**Text section**
************

“If you are only moved by colour relationships, you are missing the point. I am interested in expressing the big emotions – tragedy, ecstasy and doom”
Russian Modernist Mark Rothko, moved to the United States in 1913 at the age of 10. Studying at Yale, Rothko was interested in mythology, and devoted much of his time researching colour; becoming the leading colour field painters of the Abstract Expressionist School – standing alongside the likes of Barnett Newman and Clyfford Still.
Many of Rothko’s early paintings from the 1930s were expressionist in style, their subjects generally regarding contemporary conventions such as nude, everyday life, street scenes and interiors. However in the 1940s, Rothko like many other contemporaries of his day, such as Ashile Gorky, experimented with automatism (the avoidance of conscious intention when producing art) and Jungian philosophy, based on the work of a Swiss psychiatrist whom focused around introversion, extroversion and individuality; through which he started to develop symbolic linear, eventually giving way to pure abstraction.
In a world still recovering from World War II and an almost global destruction, many artists and audiences couldn't handle the brutality of the realistic images from this time. Consequently Rothko set out to express these ideas of universal significance through complete abstraction and colour. Rothko established what was to become his signature form, expressing overwhelming emotion and physical conflict in terms of colour, texture, and the division of the canvas into stunningly dramatic rectangles of colour.
His 1953, abstract painting titled ‘No. 61 (Rust and Blue)’ depicts no images. Instead, the entire canvas is covered in hues of brilliant blues, slate grays and purple-brown rusts. Rothko uses the layering of these colours to create what he called an “inner light”, an almost transient luminosity that made his works look as though the colour blocks were floating outside the canvas itself.
It can be said that Rothko’s paintings are more about space, rather than about the dramatic colours that saturate them. He wanted his works to be inviting, yet subtly invading of the viewer’s personal space and for them to fully overtake anything else they may have been feeling. Enthralled by the human psyche, Rothko’s conceptual means were that of a spiritual sense. He intended on making his works emotionally stirring, stating that “if people fully understood my paintings, they would be in tears”. These notions of finding and feeling are what give the power to ‘No 61 (Rust and Blue)’, the swelling ambiance created by the contrasting panels of colour emulate an almost uncanny force-field of feeling; an aspect effecting all of society at the time, yet little could fully represent it’s realities and complexities.
Not only were his works a language of feeling and emotion, Rothko used them to address the global consensus of raw trauma resulted from the 30s and 40s. Despite being heavily influenced by philosophy and mythology, Rothko still managed to address social revolutionary ideas throughout his life. Labelled a ‘fierce champion of social revolutionary thought and the right of self-expression’, he supported the artist's total freedom of expression, which he felt was ‘compromised by the market’; and as a result suffered harsh judgement and critique from many established critics, occasionally refusing commissions, sales and exhibitions.
Russian Modernist Mark Rothko, moved to the United States in 1913 at the age of 10. Studying at Yale, Rothko was interested in mythology, and devoted much of his time researching colour; becoming the leading colour field painters of the Abstract Expressionist School – standing alongside the likes of Barnett Newman and Clyfford Still.

************

**Records for the task**
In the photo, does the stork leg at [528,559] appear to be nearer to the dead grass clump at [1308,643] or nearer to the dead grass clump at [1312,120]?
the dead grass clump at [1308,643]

************

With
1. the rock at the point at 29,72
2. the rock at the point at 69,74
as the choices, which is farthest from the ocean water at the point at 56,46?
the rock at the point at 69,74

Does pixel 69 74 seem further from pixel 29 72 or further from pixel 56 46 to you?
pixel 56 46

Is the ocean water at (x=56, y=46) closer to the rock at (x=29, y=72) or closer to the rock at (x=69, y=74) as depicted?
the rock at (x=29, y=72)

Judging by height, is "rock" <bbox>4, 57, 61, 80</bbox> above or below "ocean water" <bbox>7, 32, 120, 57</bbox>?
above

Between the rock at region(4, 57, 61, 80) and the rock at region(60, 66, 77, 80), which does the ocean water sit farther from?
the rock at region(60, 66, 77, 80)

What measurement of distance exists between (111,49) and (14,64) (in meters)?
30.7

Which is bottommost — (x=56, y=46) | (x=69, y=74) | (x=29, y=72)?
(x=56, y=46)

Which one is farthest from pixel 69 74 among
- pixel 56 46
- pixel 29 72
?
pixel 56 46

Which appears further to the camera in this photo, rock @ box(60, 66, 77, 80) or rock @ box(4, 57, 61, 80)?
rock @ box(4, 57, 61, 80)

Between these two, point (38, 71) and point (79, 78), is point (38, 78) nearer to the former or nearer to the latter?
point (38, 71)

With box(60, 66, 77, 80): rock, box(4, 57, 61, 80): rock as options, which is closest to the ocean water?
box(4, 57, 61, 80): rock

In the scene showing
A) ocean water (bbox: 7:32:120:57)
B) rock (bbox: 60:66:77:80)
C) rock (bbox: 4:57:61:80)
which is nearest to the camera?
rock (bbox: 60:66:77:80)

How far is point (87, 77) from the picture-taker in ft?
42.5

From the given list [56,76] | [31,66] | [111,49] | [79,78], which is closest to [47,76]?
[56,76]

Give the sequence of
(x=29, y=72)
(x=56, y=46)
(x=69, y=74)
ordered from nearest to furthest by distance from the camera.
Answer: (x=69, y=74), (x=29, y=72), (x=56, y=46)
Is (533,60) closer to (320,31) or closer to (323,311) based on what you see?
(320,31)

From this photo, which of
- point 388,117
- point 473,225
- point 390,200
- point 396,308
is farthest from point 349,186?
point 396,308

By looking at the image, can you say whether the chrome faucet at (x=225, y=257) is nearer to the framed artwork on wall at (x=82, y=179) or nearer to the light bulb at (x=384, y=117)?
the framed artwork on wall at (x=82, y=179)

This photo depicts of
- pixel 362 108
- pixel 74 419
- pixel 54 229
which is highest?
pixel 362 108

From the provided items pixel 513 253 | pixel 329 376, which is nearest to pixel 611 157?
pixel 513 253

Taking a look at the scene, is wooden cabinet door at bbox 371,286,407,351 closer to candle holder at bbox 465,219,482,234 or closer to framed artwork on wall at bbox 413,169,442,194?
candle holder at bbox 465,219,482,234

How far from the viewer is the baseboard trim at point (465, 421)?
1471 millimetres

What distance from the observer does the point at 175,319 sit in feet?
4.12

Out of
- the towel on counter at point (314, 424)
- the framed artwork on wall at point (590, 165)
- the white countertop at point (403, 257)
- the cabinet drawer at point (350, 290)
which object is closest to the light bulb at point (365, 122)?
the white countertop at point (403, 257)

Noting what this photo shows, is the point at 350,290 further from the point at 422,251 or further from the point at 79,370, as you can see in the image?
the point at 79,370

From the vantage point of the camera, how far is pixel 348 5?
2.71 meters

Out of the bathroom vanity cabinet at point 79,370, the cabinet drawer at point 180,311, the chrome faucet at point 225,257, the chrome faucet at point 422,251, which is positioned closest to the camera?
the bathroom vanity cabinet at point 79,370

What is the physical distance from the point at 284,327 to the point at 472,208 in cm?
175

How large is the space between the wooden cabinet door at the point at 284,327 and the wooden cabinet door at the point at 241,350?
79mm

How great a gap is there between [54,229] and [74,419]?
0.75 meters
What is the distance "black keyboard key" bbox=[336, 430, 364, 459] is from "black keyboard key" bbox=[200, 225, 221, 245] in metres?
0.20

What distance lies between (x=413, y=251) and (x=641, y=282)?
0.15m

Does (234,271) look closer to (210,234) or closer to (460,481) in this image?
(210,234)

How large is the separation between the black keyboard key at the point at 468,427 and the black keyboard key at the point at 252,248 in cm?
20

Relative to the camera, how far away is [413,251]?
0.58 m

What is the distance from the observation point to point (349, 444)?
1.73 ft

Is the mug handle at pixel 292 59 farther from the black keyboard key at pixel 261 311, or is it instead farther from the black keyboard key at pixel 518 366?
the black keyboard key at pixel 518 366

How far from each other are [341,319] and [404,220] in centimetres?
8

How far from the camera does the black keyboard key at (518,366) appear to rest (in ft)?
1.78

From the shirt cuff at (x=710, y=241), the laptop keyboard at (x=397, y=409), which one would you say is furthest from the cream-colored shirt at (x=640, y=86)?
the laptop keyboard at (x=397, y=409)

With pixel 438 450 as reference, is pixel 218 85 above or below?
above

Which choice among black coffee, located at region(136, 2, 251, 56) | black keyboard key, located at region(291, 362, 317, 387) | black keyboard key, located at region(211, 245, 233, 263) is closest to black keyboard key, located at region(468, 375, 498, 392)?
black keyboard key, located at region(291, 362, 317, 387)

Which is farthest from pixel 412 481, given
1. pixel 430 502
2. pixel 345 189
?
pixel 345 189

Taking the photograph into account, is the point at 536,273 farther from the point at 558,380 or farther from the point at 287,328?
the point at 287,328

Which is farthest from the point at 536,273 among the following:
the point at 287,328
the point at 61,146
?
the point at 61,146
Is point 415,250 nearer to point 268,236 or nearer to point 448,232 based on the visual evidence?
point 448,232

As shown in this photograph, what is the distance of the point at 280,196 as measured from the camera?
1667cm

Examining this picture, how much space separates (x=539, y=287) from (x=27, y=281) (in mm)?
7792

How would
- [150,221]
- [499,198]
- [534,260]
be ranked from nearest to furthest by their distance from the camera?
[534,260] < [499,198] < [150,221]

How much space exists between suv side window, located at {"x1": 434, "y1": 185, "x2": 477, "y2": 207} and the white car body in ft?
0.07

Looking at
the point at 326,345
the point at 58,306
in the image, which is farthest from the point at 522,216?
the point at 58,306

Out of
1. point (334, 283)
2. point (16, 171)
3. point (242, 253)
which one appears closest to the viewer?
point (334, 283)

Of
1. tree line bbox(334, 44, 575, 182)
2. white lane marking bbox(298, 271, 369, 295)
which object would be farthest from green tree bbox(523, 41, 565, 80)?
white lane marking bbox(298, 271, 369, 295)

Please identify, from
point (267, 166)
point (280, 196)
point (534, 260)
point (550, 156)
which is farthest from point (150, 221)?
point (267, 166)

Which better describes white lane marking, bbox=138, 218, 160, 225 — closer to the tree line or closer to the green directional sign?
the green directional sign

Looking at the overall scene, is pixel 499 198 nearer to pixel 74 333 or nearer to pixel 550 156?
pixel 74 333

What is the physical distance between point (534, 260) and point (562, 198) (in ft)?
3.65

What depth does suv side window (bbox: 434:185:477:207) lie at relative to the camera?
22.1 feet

************

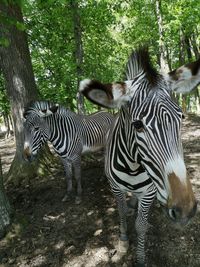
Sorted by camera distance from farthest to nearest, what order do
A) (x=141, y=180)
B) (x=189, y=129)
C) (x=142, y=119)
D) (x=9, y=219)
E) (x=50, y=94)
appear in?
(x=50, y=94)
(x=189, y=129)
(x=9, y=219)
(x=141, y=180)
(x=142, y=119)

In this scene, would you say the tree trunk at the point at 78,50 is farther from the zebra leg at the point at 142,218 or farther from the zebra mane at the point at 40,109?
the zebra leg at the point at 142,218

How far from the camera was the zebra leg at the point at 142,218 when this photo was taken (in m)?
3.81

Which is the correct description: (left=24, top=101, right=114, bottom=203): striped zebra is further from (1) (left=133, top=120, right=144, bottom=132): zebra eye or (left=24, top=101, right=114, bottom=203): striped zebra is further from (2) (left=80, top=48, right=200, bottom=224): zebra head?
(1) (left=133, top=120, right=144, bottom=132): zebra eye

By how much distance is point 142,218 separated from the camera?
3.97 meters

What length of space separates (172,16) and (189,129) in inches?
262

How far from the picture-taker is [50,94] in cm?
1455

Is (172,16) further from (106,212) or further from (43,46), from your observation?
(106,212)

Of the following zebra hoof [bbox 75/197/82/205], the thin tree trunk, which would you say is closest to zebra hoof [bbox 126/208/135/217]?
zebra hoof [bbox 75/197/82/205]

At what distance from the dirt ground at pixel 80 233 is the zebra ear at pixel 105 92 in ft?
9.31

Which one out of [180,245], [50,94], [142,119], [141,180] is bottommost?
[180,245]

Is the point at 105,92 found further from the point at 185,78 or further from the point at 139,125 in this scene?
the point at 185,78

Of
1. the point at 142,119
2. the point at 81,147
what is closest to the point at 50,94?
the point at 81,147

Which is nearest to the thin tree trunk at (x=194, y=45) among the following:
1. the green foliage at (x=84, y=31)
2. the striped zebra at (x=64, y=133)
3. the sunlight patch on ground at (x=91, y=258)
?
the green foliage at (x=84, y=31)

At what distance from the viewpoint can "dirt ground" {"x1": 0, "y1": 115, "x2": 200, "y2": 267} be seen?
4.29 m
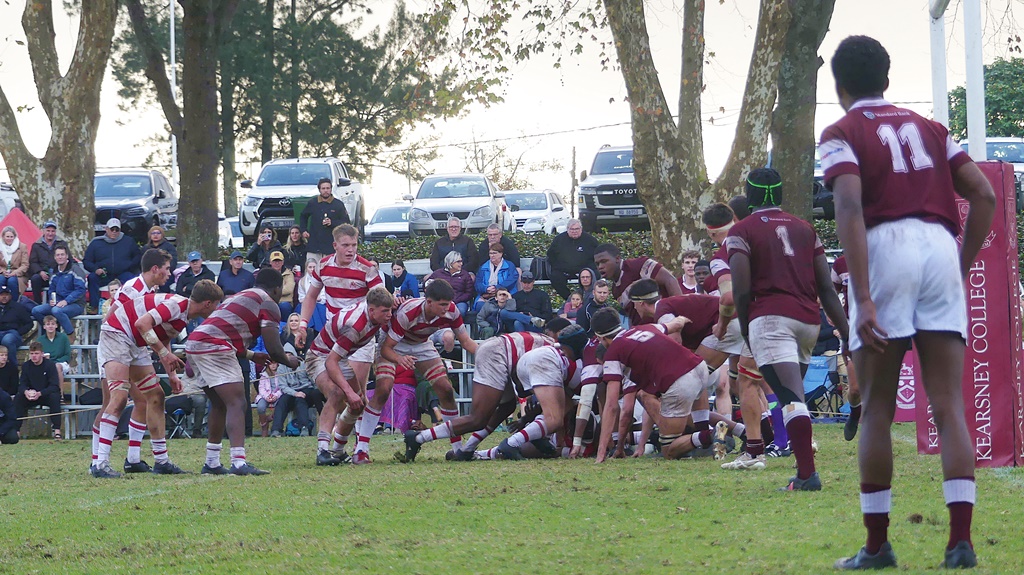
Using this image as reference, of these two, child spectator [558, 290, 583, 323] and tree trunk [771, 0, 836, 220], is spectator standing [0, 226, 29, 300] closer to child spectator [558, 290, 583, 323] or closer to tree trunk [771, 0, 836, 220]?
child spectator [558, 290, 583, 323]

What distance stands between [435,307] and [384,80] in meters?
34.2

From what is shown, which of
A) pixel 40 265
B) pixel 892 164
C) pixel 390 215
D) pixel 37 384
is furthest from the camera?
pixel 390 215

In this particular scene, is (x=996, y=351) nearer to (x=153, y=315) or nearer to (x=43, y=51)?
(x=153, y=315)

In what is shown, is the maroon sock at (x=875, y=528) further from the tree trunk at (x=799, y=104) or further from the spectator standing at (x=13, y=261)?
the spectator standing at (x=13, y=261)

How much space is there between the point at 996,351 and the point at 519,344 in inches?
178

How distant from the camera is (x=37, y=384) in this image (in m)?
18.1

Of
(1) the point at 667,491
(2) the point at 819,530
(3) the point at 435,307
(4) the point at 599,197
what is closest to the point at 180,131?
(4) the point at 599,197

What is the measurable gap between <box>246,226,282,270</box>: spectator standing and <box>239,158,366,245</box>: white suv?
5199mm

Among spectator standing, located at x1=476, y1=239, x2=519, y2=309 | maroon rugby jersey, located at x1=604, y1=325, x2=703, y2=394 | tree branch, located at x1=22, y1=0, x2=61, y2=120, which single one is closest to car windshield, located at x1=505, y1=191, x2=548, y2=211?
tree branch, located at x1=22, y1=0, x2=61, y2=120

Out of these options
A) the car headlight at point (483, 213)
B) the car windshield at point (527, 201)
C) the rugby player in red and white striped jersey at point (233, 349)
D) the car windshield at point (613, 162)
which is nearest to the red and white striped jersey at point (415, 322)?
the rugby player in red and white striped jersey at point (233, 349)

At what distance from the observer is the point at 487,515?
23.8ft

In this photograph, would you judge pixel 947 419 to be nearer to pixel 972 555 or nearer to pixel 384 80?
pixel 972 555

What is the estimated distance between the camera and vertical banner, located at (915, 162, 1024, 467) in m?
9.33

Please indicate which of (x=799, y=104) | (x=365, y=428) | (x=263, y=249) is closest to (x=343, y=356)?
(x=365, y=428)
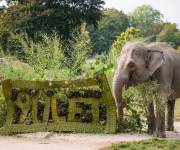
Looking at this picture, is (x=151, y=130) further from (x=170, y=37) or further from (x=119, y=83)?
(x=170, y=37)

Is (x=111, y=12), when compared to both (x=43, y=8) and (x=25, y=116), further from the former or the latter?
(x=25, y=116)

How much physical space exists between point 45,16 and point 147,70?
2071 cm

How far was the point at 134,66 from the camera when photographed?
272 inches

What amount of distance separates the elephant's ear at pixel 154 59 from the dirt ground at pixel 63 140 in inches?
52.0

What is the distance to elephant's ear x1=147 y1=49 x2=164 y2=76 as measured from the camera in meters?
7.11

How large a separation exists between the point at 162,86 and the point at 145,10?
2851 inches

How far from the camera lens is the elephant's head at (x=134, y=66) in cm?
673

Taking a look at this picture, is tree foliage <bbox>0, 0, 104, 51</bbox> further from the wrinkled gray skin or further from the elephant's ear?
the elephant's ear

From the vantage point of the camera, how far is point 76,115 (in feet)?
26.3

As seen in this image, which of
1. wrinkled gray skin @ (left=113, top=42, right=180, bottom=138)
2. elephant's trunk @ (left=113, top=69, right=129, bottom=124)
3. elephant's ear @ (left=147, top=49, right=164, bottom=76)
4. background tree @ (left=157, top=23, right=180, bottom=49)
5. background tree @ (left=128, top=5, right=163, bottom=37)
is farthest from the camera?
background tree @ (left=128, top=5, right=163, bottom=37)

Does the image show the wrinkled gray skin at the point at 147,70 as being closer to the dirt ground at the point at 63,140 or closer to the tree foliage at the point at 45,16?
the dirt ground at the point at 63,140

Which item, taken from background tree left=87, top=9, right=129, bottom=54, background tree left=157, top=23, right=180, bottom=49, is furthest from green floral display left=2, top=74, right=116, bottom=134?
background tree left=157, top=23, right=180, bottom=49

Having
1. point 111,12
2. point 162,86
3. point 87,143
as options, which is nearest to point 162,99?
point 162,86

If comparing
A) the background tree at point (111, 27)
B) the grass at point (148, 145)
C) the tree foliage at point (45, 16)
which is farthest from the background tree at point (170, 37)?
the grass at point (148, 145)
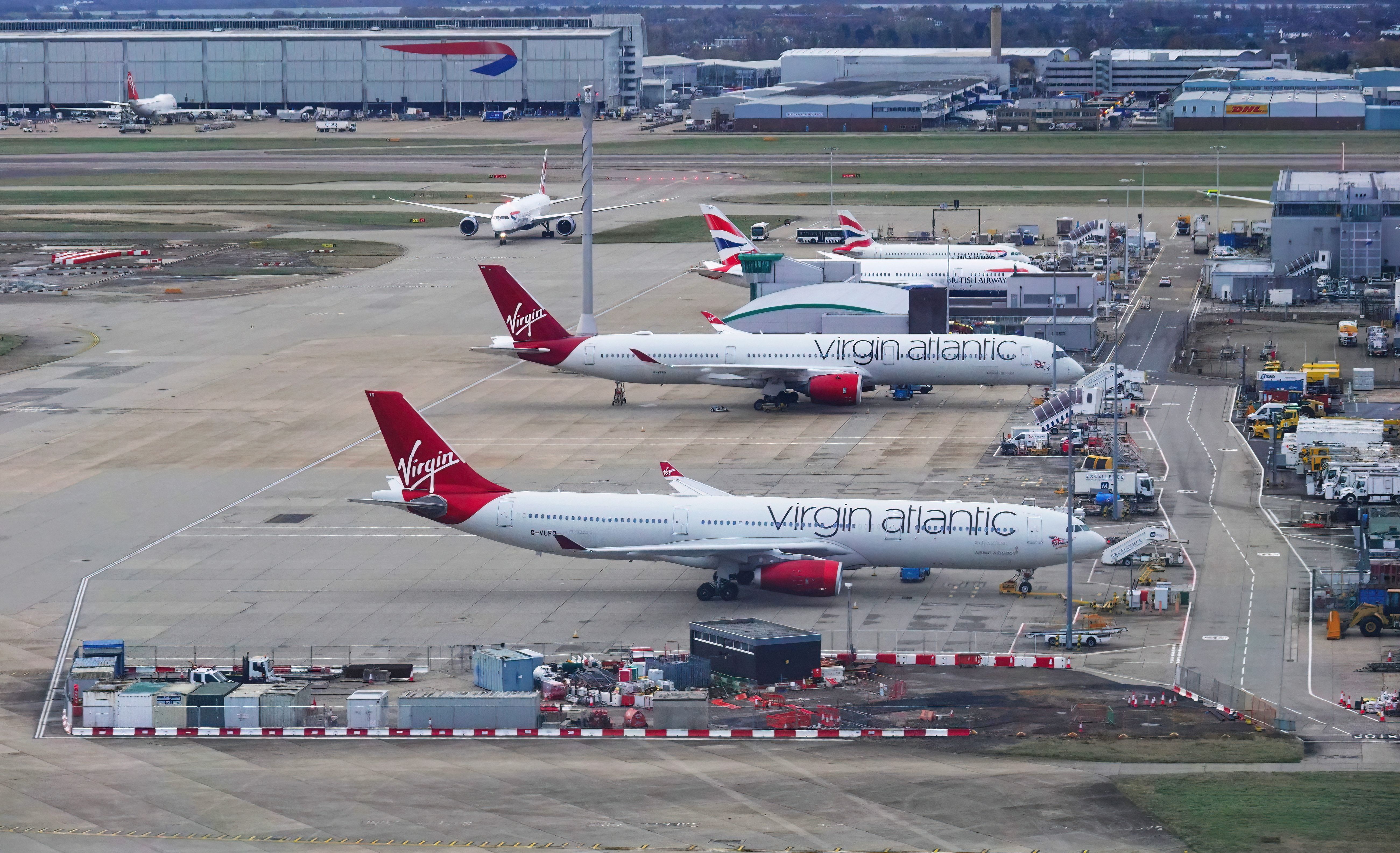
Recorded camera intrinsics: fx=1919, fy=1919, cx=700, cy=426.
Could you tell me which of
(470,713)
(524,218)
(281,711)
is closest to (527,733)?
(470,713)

************

**Set tasks**
1. Copy everything in the Rothko text from "In a world still" down to "rectangles of colour.".
2. Write out the lines of the records from the line containing "From the vantage point of the camera, how far is pixel" down to the line containing "0.75 meters", including both of those lines.

**Full answers**
1.
In a world still recovering from World War II and an almost global destruction, many artists and audiences couldn't handle the brutality of the realistic images from this time. Consequently Rothko set out to express these ideas of universal significance through complete abstraction and colour. Rothko established what was to become his signature form, expressing overwhelming emotion and physical conflict in terms of colour, texture, and the division of the canvas into stunningly dramatic rectangles of colour.

2.
From the vantage point of the camera, how far is pixel 348 5?
2.71 meters

Out of the bathroom vanity cabinet at point 79,370, the cabinet drawer at point 180,311, the chrome faucet at point 225,257, the chrome faucet at point 422,251, which is positioned closest to the camera?
the bathroom vanity cabinet at point 79,370

What is the physical distance from the point at 284,327 to the point at 472,208 in cm?
175

How large is the space between the wooden cabinet door at the point at 284,327 and the wooden cabinet door at the point at 241,350?
79mm

How great a gap is there between [54,229] and [74,419]?
0.75 meters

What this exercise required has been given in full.